I just attended the IEEE conference on e-Science in Indianapolis, and gave this talk on harnessing distributed systems with high level abstractions.
Another highlight of the conference was Rich Wolski's talk on Eucalyptus, an open source toolkit for cloud computing. Like Nimbus, it is API compatible with Amazon's EC2. That is, if your code works with Amazon, you can install Nimbus or Eucalyptus on your on cluster and run your own cloud.
Rich also spoke on the distinction between clouds and grids, which to many are the same idea. However, he pointed out a very important distinction:
- Clouds provide a resource allocation service. You ask for a certain number of machines, you get them for a certain amount of time, and you can choose to use them however you like. This gives you guaranteed service, which is great if you are running a web server, but can lead to underutilization if your goal is to run a large number of simulations.

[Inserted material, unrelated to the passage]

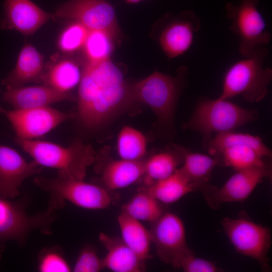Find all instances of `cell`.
<instances>
[{"label":"cell","mask_w":272,"mask_h":272,"mask_svg":"<svg viewBox=\"0 0 272 272\" xmlns=\"http://www.w3.org/2000/svg\"><path fill=\"white\" fill-rule=\"evenodd\" d=\"M259 0H240L236 5H225L226 16L231 22L230 31L239 39L238 51L243 57H248L255 48L267 45L271 34L266 22L258 9Z\"/></svg>","instance_id":"7"},{"label":"cell","mask_w":272,"mask_h":272,"mask_svg":"<svg viewBox=\"0 0 272 272\" xmlns=\"http://www.w3.org/2000/svg\"><path fill=\"white\" fill-rule=\"evenodd\" d=\"M6 110H5L0 105V114H5Z\"/></svg>","instance_id":"36"},{"label":"cell","mask_w":272,"mask_h":272,"mask_svg":"<svg viewBox=\"0 0 272 272\" xmlns=\"http://www.w3.org/2000/svg\"><path fill=\"white\" fill-rule=\"evenodd\" d=\"M121 238L143 261L150 258V230L139 221L121 211L117 217Z\"/></svg>","instance_id":"21"},{"label":"cell","mask_w":272,"mask_h":272,"mask_svg":"<svg viewBox=\"0 0 272 272\" xmlns=\"http://www.w3.org/2000/svg\"><path fill=\"white\" fill-rule=\"evenodd\" d=\"M117 148L121 159L141 160L146 152V140L140 131L125 126L118 136Z\"/></svg>","instance_id":"29"},{"label":"cell","mask_w":272,"mask_h":272,"mask_svg":"<svg viewBox=\"0 0 272 272\" xmlns=\"http://www.w3.org/2000/svg\"><path fill=\"white\" fill-rule=\"evenodd\" d=\"M214 157L218 159L219 165L230 167L235 171L267 164L253 149L243 145L226 148Z\"/></svg>","instance_id":"28"},{"label":"cell","mask_w":272,"mask_h":272,"mask_svg":"<svg viewBox=\"0 0 272 272\" xmlns=\"http://www.w3.org/2000/svg\"><path fill=\"white\" fill-rule=\"evenodd\" d=\"M99 240L106 250V254L102 258L104 268L114 272L144 271L145 261L142 260L121 238L101 233Z\"/></svg>","instance_id":"18"},{"label":"cell","mask_w":272,"mask_h":272,"mask_svg":"<svg viewBox=\"0 0 272 272\" xmlns=\"http://www.w3.org/2000/svg\"><path fill=\"white\" fill-rule=\"evenodd\" d=\"M38 269L41 272H69L71 269L62 255L56 249H46L39 257Z\"/></svg>","instance_id":"32"},{"label":"cell","mask_w":272,"mask_h":272,"mask_svg":"<svg viewBox=\"0 0 272 272\" xmlns=\"http://www.w3.org/2000/svg\"><path fill=\"white\" fill-rule=\"evenodd\" d=\"M222 224L237 252L255 259L263 268L269 267L271 234L267 227L243 218H225Z\"/></svg>","instance_id":"10"},{"label":"cell","mask_w":272,"mask_h":272,"mask_svg":"<svg viewBox=\"0 0 272 272\" xmlns=\"http://www.w3.org/2000/svg\"><path fill=\"white\" fill-rule=\"evenodd\" d=\"M96 167L101 174L104 187L109 190L122 189L144 177L145 161L121 159L113 160Z\"/></svg>","instance_id":"20"},{"label":"cell","mask_w":272,"mask_h":272,"mask_svg":"<svg viewBox=\"0 0 272 272\" xmlns=\"http://www.w3.org/2000/svg\"><path fill=\"white\" fill-rule=\"evenodd\" d=\"M89 30L75 22L66 27L59 36L58 45L61 51L70 53L83 47Z\"/></svg>","instance_id":"31"},{"label":"cell","mask_w":272,"mask_h":272,"mask_svg":"<svg viewBox=\"0 0 272 272\" xmlns=\"http://www.w3.org/2000/svg\"><path fill=\"white\" fill-rule=\"evenodd\" d=\"M141 189L164 204L175 202L186 194L196 190L178 168L169 176Z\"/></svg>","instance_id":"23"},{"label":"cell","mask_w":272,"mask_h":272,"mask_svg":"<svg viewBox=\"0 0 272 272\" xmlns=\"http://www.w3.org/2000/svg\"><path fill=\"white\" fill-rule=\"evenodd\" d=\"M175 149L158 153L145 161V186L169 176L182 164L183 156L178 146Z\"/></svg>","instance_id":"25"},{"label":"cell","mask_w":272,"mask_h":272,"mask_svg":"<svg viewBox=\"0 0 272 272\" xmlns=\"http://www.w3.org/2000/svg\"><path fill=\"white\" fill-rule=\"evenodd\" d=\"M186 272H217L221 271L215 263L196 257L194 253L189 255L182 261L180 265Z\"/></svg>","instance_id":"34"},{"label":"cell","mask_w":272,"mask_h":272,"mask_svg":"<svg viewBox=\"0 0 272 272\" xmlns=\"http://www.w3.org/2000/svg\"><path fill=\"white\" fill-rule=\"evenodd\" d=\"M52 15L79 23L89 30H104L114 35L117 30L114 9L106 0H71Z\"/></svg>","instance_id":"13"},{"label":"cell","mask_w":272,"mask_h":272,"mask_svg":"<svg viewBox=\"0 0 272 272\" xmlns=\"http://www.w3.org/2000/svg\"><path fill=\"white\" fill-rule=\"evenodd\" d=\"M1 251H2V250L0 251V252H1ZM0 254H1V253H0Z\"/></svg>","instance_id":"37"},{"label":"cell","mask_w":272,"mask_h":272,"mask_svg":"<svg viewBox=\"0 0 272 272\" xmlns=\"http://www.w3.org/2000/svg\"><path fill=\"white\" fill-rule=\"evenodd\" d=\"M42 166L27 162L15 149L0 144V197L14 199L27 178L41 173Z\"/></svg>","instance_id":"15"},{"label":"cell","mask_w":272,"mask_h":272,"mask_svg":"<svg viewBox=\"0 0 272 272\" xmlns=\"http://www.w3.org/2000/svg\"><path fill=\"white\" fill-rule=\"evenodd\" d=\"M236 171L221 187L208 184L201 188L209 207L218 210L225 203L242 202L264 178L271 177V168L268 164Z\"/></svg>","instance_id":"11"},{"label":"cell","mask_w":272,"mask_h":272,"mask_svg":"<svg viewBox=\"0 0 272 272\" xmlns=\"http://www.w3.org/2000/svg\"><path fill=\"white\" fill-rule=\"evenodd\" d=\"M114 34L101 30H90L83 48L87 61L95 63L109 59Z\"/></svg>","instance_id":"30"},{"label":"cell","mask_w":272,"mask_h":272,"mask_svg":"<svg viewBox=\"0 0 272 272\" xmlns=\"http://www.w3.org/2000/svg\"><path fill=\"white\" fill-rule=\"evenodd\" d=\"M15 142L42 167L56 169L73 178L83 179L95 159L90 145L76 140L63 147L44 141L14 139Z\"/></svg>","instance_id":"3"},{"label":"cell","mask_w":272,"mask_h":272,"mask_svg":"<svg viewBox=\"0 0 272 272\" xmlns=\"http://www.w3.org/2000/svg\"><path fill=\"white\" fill-rule=\"evenodd\" d=\"M209 154L214 156L226 148L243 145L253 149L262 158H271V151L258 136L233 131L219 133L203 142Z\"/></svg>","instance_id":"24"},{"label":"cell","mask_w":272,"mask_h":272,"mask_svg":"<svg viewBox=\"0 0 272 272\" xmlns=\"http://www.w3.org/2000/svg\"><path fill=\"white\" fill-rule=\"evenodd\" d=\"M151 224L152 242L158 258L164 263L180 268L184 259L193 253L187 245L183 221L175 214L165 211Z\"/></svg>","instance_id":"9"},{"label":"cell","mask_w":272,"mask_h":272,"mask_svg":"<svg viewBox=\"0 0 272 272\" xmlns=\"http://www.w3.org/2000/svg\"><path fill=\"white\" fill-rule=\"evenodd\" d=\"M3 99L17 109L49 106L61 101L77 100L71 92H61L47 85L7 89Z\"/></svg>","instance_id":"17"},{"label":"cell","mask_w":272,"mask_h":272,"mask_svg":"<svg viewBox=\"0 0 272 272\" xmlns=\"http://www.w3.org/2000/svg\"><path fill=\"white\" fill-rule=\"evenodd\" d=\"M55 210L49 207L31 215L20 202L0 197V241L12 240L23 244L35 230L50 234L51 226L56 218Z\"/></svg>","instance_id":"8"},{"label":"cell","mask_w":272,"mask_h":272,"mask_svg":"<svg viewBox=\"0 0 272 272\" xmlns=\"http://www.w3.org/2000/svg\"><path fill=\"white\" fill-rule=\"evenodd\" d=\"M257 116L255 110L244 108L227 99L202 98L198 101L184 128L200 132L204 142L214 133L233 131L255 120Z\"/></svg>","instance_id":"5"},{"label":"cell","mask_w":272,"mask_h":272,"mask_svg":"<svg viewBox=\"0 0 272 272\" xmlns=\"http://www.w3.org/2000/svg\"><path fill=\"white\" fill-rule=\"evenodd\" d=\"M188 74L186 66L179 69L176 77L156 72L130 87L132 99L148 105L161 123L170 125Z\"/></svg>","instance_id":"6"},{"label":"cell","mask_w":272,"mask_h":272,"mask_svg":"<svg viewBox=\"0 0 272 272\" xmlns=\"http://www.w3.org/2000/svg\"><path fill=\"white\" fill-rule=\"evenodd\" d=\"M77 101L75 116L84 128L95 131L133 101L121 71L107 59L85 64Z\"/></svg>","instance_id":"1"},{"label":"cell","mask_w":272,"mask_h":272,"mask_svg":"<svg viewBox=\"0 0 272 272\" xmlns=\"http://www.w3.org/2000/svg\"><path fill=\"white\" fill-rule=\"evenodd\" d=\"M268 52L265 46H258L248 57L230 65L224 75L219 98L228 100L241 95L250 103L263 99L272 80V70L263 66Z\"/></svg>","instance_id":"2"},{"label":"cell","mask_w":272,"mask_h":272,"mask_svg":"<svg viewBox=\"0 0 272 272\" xmlns=\"http://www.w3.org/2000/svg\"><path fill=\"white\" fill-rule=\"evenodd\" d=\"M104 268L102 258L91 247H86L80 252L74 266L75 272H98Z\"/></svg>","instance_id":"33"},{"label":"cell","mask_w":272,"mask_h":272,"mask_svg":"<svg viewBox=\"0 0 272 272\" xmlns=\"http://www.w3.org/2000/svg\"><path fill=\"white\" fill-rule=\"evenodd\" d=\"M81 74L77 63L72 60L63 59L45 73L43 82L58 91L70 92L80 83Z\"/></svg>","instance_id":"26"},{"label":"cell","mask_w":272,"mask_h":272,"mask_svg":"<svg viewBox=\"0 0 272 272\" xmlns=\"http://www.w3.org/2000/svg\"><path fill=\"white\" fill-rule=\"evenodd\" d=\"M35 185L49 195V206L55 210L62 208L66 200L88 210H103L113 202L109 190L104 186L86 182L58 172L55 178L36 176Z\"/></svg>","instance_id":"4"},{"label":"cell","mask_w":272,"mask_h":272,"mask_svg":"<svg viewBox=\"0 0 272 272\" xmlns=\"http://www.w3.org/2000/svg\"><path fill=\"white\" fill-rule=\"evenodd\" d=\"M45 73L42 56L30 44L19 53L16 65L2 81L7 89L16 88L30 82H43Z\"/></svg>","instance_id":"19"},{"label":"cell","mask_w":272,"mask_h":272,"mask_svg":"<svg viewBox=\"0 0 272 272\" xmlns=\"http://www.w3.org/2000/svg\"><path fill=\"white\" fill-rule=\"evenodd\" d=\"M178 147L183 156L182 165L179 170L196 190L201 189L209 184L213 170L219 165L218 159Z\"/></svg>","instance_id":"22"},{"label":"cell","mask_w":272,"mask_h":272,"mask_svg":"<svg viewBox=\"0 0 272 272\" xmlns=\"http://www.w3.org/2000/svg\"><path fill=\"white\" fill-rule=\"evenodd\" d=\"M158 36V42L169 59L178 57L187 52L193 44L194 35L201 27V21L191 10H187L177 16H168Z\"/></svg>","instance_id":"14"},{"label":"cell","mask_w":272,"mask_h":272,"mask_svg":"<svg viewBox=\"0 0 272 272\" xmlns=\"http://www.w3.org/2000/svg\"><path fill=\"white\" fill-rule=\"evenodd\" d=\"M121 211L139 221L151 223L165 212L162 203L142 189L122 206Z\"/></svg>","instance_id":"27"},{"label":"cell","mask_w":272,"mask_h":272,"mask_svg":"<svg viewBox=\"0 0 272 272\" xmlns=\"http://www.w3.org/2000/svg\"><path fill=\"white\" fill-rule=\"evenodd\" d=\"M5 114L16 133V138L35 140L64 121L75 117L76 113H66L49 106L14 109Z\"/></svg>","instance_id":"12"},{"label":"cell","mask_w":272,"mask_h":272,"mask_svg":"<svg viewBox=\"0 0 272 272\" xmlns=\"http://www.w3.org/2000/svg\"><path fill=\"white\" fill-rule=\"evenodd\" d=\"M126 3L127 4H137L139 3L143 0H124Z\"/></svg>","instance_id":"35"},{"label":"cell","mask_w":272,"mask_h":272,"mask_svg":"<svg viewBox=\"0 0 272 272\" xmlns=\"http://www.w3.org/2000/svg\"><path fill=\"white\" fill-rule=\"evenodd\" d=\"M51 14L40 9L30 0H5L4 15L0 27L15 29L25 35L36 31L49 19Z\"/></svg>","instance_id":"16"}]
</instances>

- Grids provide a task execution service. You submit work to be executed, and the system decides where and when to execute the tasks, perhaps preempting or migrating them along the way. You have no guarantees of service, but the system will get very high utilization, making it good for high throughput computing.
As such, you can combine the two ideas together. For example, Cycle Computing provides a value added web service that employs both Amazon and Condor. You request a certain number of CPUs to execute a certain number of tasks. Cycle allocates the CPUs using Amazon, installs Condor on the nodes, and then runs the jobs. The result is a grid running on a cloud.